Full disk encryption is becoming a somewhat common security measure on modern computing devices. If you have a modern smartphone, especially a flagship model, you were probably prompted to encrypt the whole machine.
The same goes for modern computers running Windows 10. If it’s a work machine, it’s likely to have full disk encryption enabled using something like BitLocker.
Full disk encryption means just what the name suggests - everything is encrypted. So if someone steals the device or just removes the drive, they can’t access any files at all. This is, in contrast, to just using software to encrypt a portion of your drive. Such as a specific folder and all the files in it.
While anyone can download some encryption software and apply it to their whole disk, some encryption solutions need something called a “TPM”. If you’ve bought a business laptop or something similar recently, chances are you’ve already got one. But, what exactly is a TPM module?
The TPM or Trusted Platform Module is a hardware component that lives on your computer’s motherboard. It contains a dedicated processor known as a cryptographic processor. Additionally, it has dedicated storage space inside it. So in effect, the TPM is a simple computer in its own right.
Its primary job is to generate robust and randomized encryption keys. It then stores a part of the key in its internal memory and the rest of the key on the disk itself. This means that you need both the TPM and the disk to decrypt the information. Stealing or otherwise getting access to the disk won't help you decrypt it since no one part of the system has the full key.
Let's take a closer look at the components of a TPM.
A cryptoprocessor is a type of microprocessor that's dedicated to doing operations related to cryptography. That means its nothing like the CPU that runs all the software you use on your computer.
Because this processor is designed from the ground up to do a small range of jobs, it tends to be very fast and efficient. These sorts of processors are found all over the place. They are in smart cards, ATMs, and mobile devices.
Some cryptoprocessors are capable of general purpose code execution, but most are not.
The cryptoprocessor in a TPM has several core components that allow it to do its job. The first is the random number generator. All encryption keys require a source of randomness in order to make the key as strong as possible. If a number generator has a predictable pattern, then it can be exploited.
It also contains an RSA key generator. RSA is an incredibly powerful encryption algorithm with very long keys. 2048-bits long in many cases. While RSA would be slow if used for full disk encryption, it is commonly used to encrypt the keys that in turn unlock the encryption of the disk itself. Whatever the RSA key is needed for, the TPM can generate them.
The processor also contains a hash generator. Hashing is a special one-way encryption method that allows for authentication of digital signatures and passwords.
The TPM also has to store cryptographic information. So each TPM has the internal secure memory which stores keys and other information related to authentication and encryption. However, there's no reason to think that getting access to the TPM itself will give someone access to that information. Since this data also has its own strong protection.

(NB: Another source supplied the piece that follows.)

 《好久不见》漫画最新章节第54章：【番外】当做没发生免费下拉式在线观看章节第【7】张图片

If your computer has a TPM, it will almost certainly be listed in the spec sheets. If you can't find it, it makes sense to look for it under the motherboard's features.
Of course, you could simply try to use a TPM-dependent encryption program such as BitLocker. If you don't have one, it won't work.

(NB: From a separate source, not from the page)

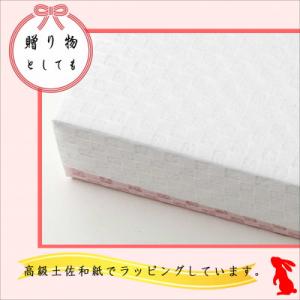ふるさと納税 土佐市 【2ヵ月毎定期便】うさぎ...の詳細画像3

Even if you don't have a TPM in your computer, all may not be lost. Some motherboards have a slot where you can install a TPM bought separately. This is mostly true of desktop computers, but some laptops may also provide a way to add a TPM. Just make sure you get one specifically recommended by the motherboard maker.
TPM's are widely used in corporate and professional context. They provide a strong implementation of key generation, management, and authentication. That doesn't mean they are the final word in enterprise device encryption.
For one thing, TPM modules are black boxes from our point of view. The companies that make them could ostensibly use TPMs to spy on or manipulate the computer it is installed in.
There are plenty of full-disk encryption packages out there that don't support TPMs at all. This is mainly due to the argument that TPM is only effective against physical tampering. At the same time, with physical access to a computer and some time, the TPM could be defeated in some ways. For example, sticking a USB keyboard logger into a target machine and retrieving it later would not be mitigated by a TPM at all. Just about any security feature can be beaten if you have unlimited time and energy, so this is not a specific weakness of the TPM.
If your computer didn't come with a TPM, is this a major issue? The truth is that trusted computing isn't all that important to the average user. It has a useful function within the context of a large enterprise, but the average person shouldn't spare much concern.
Unless you've bought a business class computer, you are not likely to get a TPM. That makes it a pity that you can't take advantage of the disk encryption software that comes with the latest version of Windows. Then again, many excellent software products do pretty much the same thing and don't rely on the TPM to work. Either way, if you are privacy conscious full-disk encryption is well worth looking in to.